One of the most striking aspects of Mormonism is the very positive attitude towards children - this comes through in official teachings by LDS church leaders, in publicity and evangelical material, in scripture, in LDS magazines and newspapers, and in the social statistics of Mormon behaviour.
The positive attitude towards children seems to be underpinned by two striking sections of the Book of Mormon - the delightful account of the risen Christ blessing the children in the book of 3 Nephi:
21 And when he had said these words, he wept, and the multitude bare record of it, and he took their little children, one by one, and blessed them, and prayed unto the Father for them.
24 And as they looked to behold they cast their eyes towards heaven, and they saw the heavens open, and they saw angels descending out of heaven as it were in the midst of fire; and they came down and encircled those little ones about, and they were encircled about with fire; and the angels did minister unto them.
...and the discussion of baptism in the book of Moroni, where it is very strongly asserted that the baptism of children is not just unnecessary, but an abomination:
12 But little children are alive in Christ, even from the foundation of the world; if not so, God is a partial God, and also a changeable God, and a respecter to persons; for how many little children have died without baptism!
13 Wherefore, if little children could not be saved without baptism, these must have gone to an endless hell. ...
15 For awful is the wickedness to suppose that God saveth one child because of baptism, and the other must perish because he hath no baptism. ...
17 And I am filled with charity, which is everlasting love; wherefore, all children are alike unto me; wherefore, I love little children with a perfect love; and they are all alike and partakers of salvation....

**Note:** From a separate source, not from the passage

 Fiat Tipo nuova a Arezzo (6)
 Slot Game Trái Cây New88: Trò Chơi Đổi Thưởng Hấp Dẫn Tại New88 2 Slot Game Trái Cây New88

20 And he that saith that little children need baptism denieth the mercies of Christ, and setteth at naught the atonement of him and the power of his redemption.
However, the Book of Mormon was apparently not much used in teaching doctrine, and did not itself exert much of an influence upon Mormon doctrine, until relatively recently - so it is more likely that these passages are consistent-with Mormon practice, than that they are the origin of practice.
The characteristic, luminously positive attitude towards young children seems to be related to the Mormons having a different, and much more positive, interpretation of The Fall than do Mainstream Christians - and consequently their denial of the Mainstream Christian doctrine of Original Sin.
For Mormons, it seems that the concept of Original Sin is (to a significant extent) a denial of the power of Christ's atonement - and has the viscerally unacceptable consequence of damning unbaptized children (or, at least, that is how The Fall and Original Sin has been interpreted in much of Christian history - when at times children seem to have been regarded as something much like demons).
At any rate, the consequence for Mormons seems to be an attitude of great reverence towards innocent children, and a sense that they can be - by their example - the teachers of adults.
This fits with the idea of the family as potentially the most perfect Christian environment for adults; and contrasts sharply with other Christian traditions which see the ascetic, celibate monastic, nun or priest - or the subtle and profound theologian - as the greatest Christian exemplar.
(The Mormon ideal is, in fact, the most advanced actual form of the Via Positiva - the Way of Affirmation - among Christians.)
All of which fits seamlessly into Christ's positive attitudes and teachings with respect to children as displayed in the Gospels - which seems like something new, and something distinctive to Christianity; and an essential part of the sweetness of the pure faith.